Knowing When to Ask: Self-Gated Clarification for Hierarchical Language Agents
Knowing When to Ask: Self-Gated Clarification for Hierarchical Language Agents
知道何时提问:分层语言智能体的自门控澄清机制
Abstract: In hierarchical reasoning, failures often originate at intermediate decision points where the agent commits to a wrong branch without recognizing that it lacks critical information.

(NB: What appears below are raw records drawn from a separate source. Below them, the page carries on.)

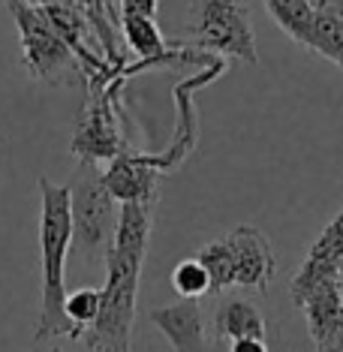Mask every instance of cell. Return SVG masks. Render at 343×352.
Segmentation results:
<instances>
[{
    "instance_id": "1",
    "label": "cell",
    "mask_w": 343,
    "mask_h": 352,
    "mask_svg": "<svg viewBox=\"0 0 343 352\" xmlns=\"http://www.w3.org/2000/svg\"><path fill=\"white\" fill-rule=\"evenodd\" d=\"M154 226V208L124 202L118 214L115 241L106 256V286L100 289V314L78 331V343L91 352H133L135 298L148 256V238Z\"/></svg>"
},
{
    "instance_id": "2",
    "label": "cell",
    "mask_w": 343,
    "mask_h": 352,
    "mask_svg": "<svg viewBox=\"0 0 343 352\" xmlns=\"http://www.w3.org/2000/svg\"><path fill=\"white\" fill-rule=\"evenodd\" d=\"M39 262H43V298L34 340L69 338V322L63 316L67 295V259L73 226H69V190L39 175Z\"/></svg>"
},
{
    "instance_id": "3",
    "label": "cell",
    "mask_w": 343,
    "mask_h": 352,
    "mask_svg": "<svg viewBox=\"0 0 343 352\" xmlns=\"http://www.w3.org/2000/svg\"><path fill=\"white\" fill-rule=\"evenodd\" d=\"M196 259L208 271L211 295L226 289L265 292L277 274V256L265 232L256 226H238L229 235L214 238L199 250Z\"/></svg>"
},
{
    "instance_id": "4",
    "label": "cell",
    "mask_w": 343,
    "mask_h": 352,
    "mask_svg": "<svg viewBox=\"0 0 343 352\" xmlns=\"http://www.w3.org/2000/svg\"><path fill=\"white\" fill-rule=\"evenodd\" d=\"M69 190V226H73V241L69 250L87 265H102L115 241L118 229V214L121 205L102 184V166L97 163H82L67 184Z\"/></svg>"
},
{
    "instance_id": "5",
    "label": "cell",
    "mask_w": 343,
    "mask_h": 352,
    "mask_svg": "<svg viewBox=\"0 0 343 352\" xmlns=\"http://www.w3.org/2000/svg\"><path fill=\"white\" fill-rule=\"evenodd\" d=\"M187 43L241 63H259L253 21L244 0H190Z\"/></svg>"
},
{
    "instance_id": "6",
    "label": "cell",
    "mask_w": 343,
    "mask_h": 352,
    "mask_svg": "<svg viewBox=\"0 0 343 352\" xmlns=\"http://www.w3.org/2000/svg\"><path fill=\"white\" fill-rule=\"evenodd\" d=\"M289 298L305 314L313 346L325 343L343 325V265L305 256L289 283Z\"/></svg>"
},
{
    "instance_id": "7",
    "label": "cell",
    "mask_w": 343,
    "mask_h": 352,
    "mask_svg": "<svg viewBox=\"0 0 343 352\" xmlns=\"http://www.w3.org/2000/svg\"><path fill=\"white\" fill-rule=\"evenodd\" d=\"M15 25L21 36V60L25 69L39 82L60 85L69 76L78 73L76 67V52L67 45V39L58 34L45 10L34 0H6Z\"/></svg>"
},
{
    "instance_id": "8",
    "label": "cell",
    "mask_w": 343,
    "mask_h": 352,
    "mask_svg": "<svg viewBox=\"0 0 343 352\" xmlns=\"http://www.w3.org/2000/svg\"><path fill=\"white\" fill-rule=\"evenodd\" d=\"M115 94L118 85H106L102 91H93L87 106L78 111L69 148L82 163L102 166L121 151H126V135L121 130V118L115 111Z\"/></svg>"
},
{
    "instance_id": "9",
    "label": "cell",
    "mask_w": 343,
    "mask_h": 352,
    "mask_svg": "<svg viewBox=\"0 0 343 352\" xmlns=\"http://www.w3.org/2000/svg\"><path fill=\"white\" fill-rule=\"evenodd\" d=\"M223 73V60H214L208 69H205L202 76L190 78V82H181L175 85V106H178V124H175V133L169 139V145L163 151H157V154H148V163L157 166L163 175H169L172 169H178L184 160L193 154L196 142H199V115H196V106H193V91L202 85H211L214 78Z\"/></svg>"
},
{
    "instance_id": "10",
    "label": "cell",
    "mask_w": 343,
    "mask_h": 352,
    "mask_svg": "<svg viewBox=\"0 0 343 352\" xmlns=\"http://www.w3.org/2000/svg\"><path fill=\"white\" fill-rule=\"evenodd\" d=\"M159 181L163 172L157 166L148 163L145 151H121L118 157H111L102 169V184L118 205L124 202H139L148 208H157L159 202Z\"/></svg>"
},
{
    "instance_id": "11",
    "label": "cell",
    "mask_w": 343,
    "mask_h": 352,
    "mask_svg": "<svg viewBox=\"0 0 343 352\" xmlns=\"http://www.w3.org/2000/svg\"><path fill=\"white\" fill-rule=\"evenodd\" d=\"M277 328L268 322L265 307L244 292H220L211 314V343L235 338H271Z\"/></svg>"
},
{
    "instance_id": "12",
    "label": "cell",
    "mask_w": 343,
    "mask_h": 352,
    "mask_svg": "<svg viewBox=\"0 0 343 352\" xmlns=\"http://www.w3.org/2000/svg\"><path fill=\"white\" fill-rule=\"evenodd\" d=\"M151 325L169 340L175 352H211V334L199 298H181L151 310Z\"/></svg>"
},
{
    "instance_id": "13",
    "label": "cell",
    "mask_w": 343,
    "mask_h": 352,
    "mask_svg": "<svg viewBox=\"0 0 343 352\" xmlns=\"http://www.w3.org/2000/svg\"><path fill=\"white\" fill-rule=\"evenodd\" d=\"M121 30H124V39L126 45L139 54L142 67H151V63H159L166 58H172L169 49H166V39L157 28V19H148V15H133V12H121Z\"/></svg>"
},
{
    "instance_id": "14",
    "label": "cell",
    "mask_w": 343,
    "mask_h": 352,
    "mask_svg": "<svg viewBox=\"0 0 343 352\" xmlns=\"http://www.w3.org/2000/svg\"><path fill=\"white\" fill-rule=\"evenodd\" d=\"M305 49L325 60H331V63H338L343 69V15L329 12V10H316Z\"/></svg>"
},
{
    "instance_id": "15",
    "label": "cell",
    "mask_w": 343,
    "mask_h": 352,
    "mask_svg": "<svg viewBox=\"0 0 343 352\" xmlns=\"http://www.w3.org/2000/svg\"><path fill=\"white\" fill-rule=\"evenodd\" d=\"M262 3H265V12L271 15V21H274L292 43L307 45L310 25H313V15H316V10L307 0H262Z\"/></svg>"
},
{
    "instance_id": "16",
    "label": "cell",
    "mask_w": 343,
    "mask_h": 352,
    "mask_svg": "<svg viewBox=\"0 0 343 352\" xmlns=\"http://www.w3.org/2000/svg\"><path fill=\"white\" fill-rule=\"evenodd\" d=\"M100 314V289H76L63 295V316L69 322V338H78V331L87 328Z\"/></svg>"
},
{
    "instance_id": "17",
    "label": "cell",
    "mask_w": 343,
    "mask_h": 352,
    "mask_svg": "<svg viewBox=\"0 0 343 352\" xmlns=\"http://www.w3.org/2000/svg\"><path fill=\"white\" fill-rule=\"evenodd\" d=\"M172 289L181 295V298H202V295H211V280L205 265L196 259H184L172 268Z\"/></svg>"
},
{
    "instance_id": "18",
    "label": "cell",
    "mask_w": 343,
    "mask_h": 352,
    "mask_svg": "<svg viewBox=\"0 0 343 352\" xmlns=\"http://www.w3.org/2000/svg\"><path fill=\"white\" fill-rule=\"evenodd\" d=\"M307 256L322 262H334V265H343V208L331 217V223L316 235V241L310 244Z\"/></svg>"
},
{
    "instance_id": "19",
    "label": "cell",
    "mask_w": 343,
    "mask_h": 352,
    "mask_svg": "<svg viewBox=\"0 0 343 352\" xmlns=\"http://www.w3.org/2000/svg\"><path fill=\"white\" fill-rule=\"evenodd\" d=\"M274 338H235V340H223V343H211V352H283L274 346Z\"/></svg>"
},
{
    "instance_id": "20",
    "label": "cell",
    "mask_w": 343,
    "mask_h": 352,
    "mask_svg": "<svg viewBox=\"0 0 343 352\" xmlns=\"http://www.w3.org/2000/svg\"><path fill=\"white\" fill-rule=\"evenodd\" d=\"M159 0H121V12H133V15H148L157 19Z\"/></svg>"
},
{
    "instance_id": "21",
    "label": "cell",
    "mask_w": 343,
    "mask_h": 352,
    "mask_svg": "<svg viewBox=\"0 0 343 352\" xmlns=\"http://www.w3.org/2000/svg\"><path fill=\"white\" fill-rule=\"evenodd\" d=\"M313 349H316V352H343V325H340L338 331L331 334L329 340H325V343H319V346H313Z\"/></svg>"
},
{
    "instance_id": "22",
    "label": "cell",
    "mask_w": 343,
    "mask_h": 352,
    "mask_svg": "<svg viewBox=\"0 0 343 352\" xmlns=\"http://www.w3.org/2000/svg\"><path fill=\"white\" fill-rule=\"evenodd\" d=\"M331 12H340L343 15V0H331Z\"/></svg>"
},
{
    "instance_id": "23",
    "label": "cell",
    "mask_w": 343,
    "mask_h": 352,
    "mask_svg": "<svg viewBox=\"0 0 343 352\" xmlns=\"http://www.w3.org/2000/svg\"><path fill=\"white\" fill-rule=\"evenodd\" d=\"M49 352H63V349H60V346H52V349H49Z\"/></svg>"
},
{
    "instance_id": "24",
    "label": "cell",
    "mask_w": 343,
    "mask_h": 352,
    "mask_svg": "<svg viewBox=\"0 0 343 352\" xmlns=\"http://www.w3.org/2000/svg\"><path fill=\"white\" fill-rule=\"evenodd\" d=\"M3 3H6V0H0V6H3Z\"/></svg>"
}]
</instances>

Rather than treating clarification as an external uncertainty trigger, we propose ACTION-RATING, a formulation that places it inside the agent’s action space on a shared ordinal scale with navigation, so that asking competes directly with acting at every decision point and help-seeking becomes observable at intermediate states.
摘要: 在分层推理中,失败往往源于中间决策点,此时智能体在未意识到缺乏关键信息的情况下,错误地选择了分支。我们没有将“澄清”(clarification)视为外部的不确定性触发器,而是提出了 ACTION-RATING。这是一种将澄清置于智能体动作空间内的公式化方法,使其与导航动作处于同一序数尺度上。这样,在每个决策点,“提问”都会与“行动”直接竞争,从而使寻求帮助的行为在中间状态下变得可观测。
Two structurally distinct information-seeking modes emerge from the agent’s own ratings: mandatory (no viable branch) and opportunistic (residual uncertainty despite a leading candidate). On Harmonized Tariff Schedule classification (30,000-node taxonomy, three benchmarks, 9~LLMs across 4 families), we observe a regime shift from mandatory to opportunistic clarification, with Information-Seeking Effectiveness (ISE), a local diagnostic defined as the fraction of help interactions followed by a correct next navigation step (not a final-task metric), rising from 50% to 74%.
从智能体自身的评分中,出现了两种结构上截然不同的信息寻求模式:强制性模式(无可行分支)和机会性模式(尽管有主要候选方案但仍存在剩余不确定性)。在协调关税表(Harmonized Tariff Schedule)分类任务(包含 30,000 个节点的分类体系、三个基准测试以及跨 4 个系列的 9 个大语言模型)中,我们观察到从强制性澄清到机会性澄清的机制转变。信息寻求有效性(ISE,一种局部诊断指标,定义为寻求帮助后紧接着正确导航步骤的比例,而非最终任务指标)从 50% 上升到了 74%。
Three diagnostic contrasts fail to reproduce this structure. A separability test shows that the information-seeking pattern (mode split, ISE ranking) persists when answer quality is degraded (-18.8% accuracy), supporting an empirical separation between where an agent seeks help and the quality of the help it receives. Under the controlled answer channel, accuracy gains reach +16.2% at 10-digit; we read this as an upper bound on what better localization could unlock, not a deployment estimate.
三种诊断对比实验未能复现这一结构。可分离性测试表明,即使在答案质量下降(准确率降低 18.8%)时,信息寻求模式(模式划分、ISE 排名)依然保持不变,这支持了智能体“在何处寻求帮助”与“所获帮助质量”之间的经验性分离。在受控答案通道下,10 位编码任务的准确率提升达到了 16.2%;我们将此视为更好的定位能力所能带来的上限,而非部署预估值。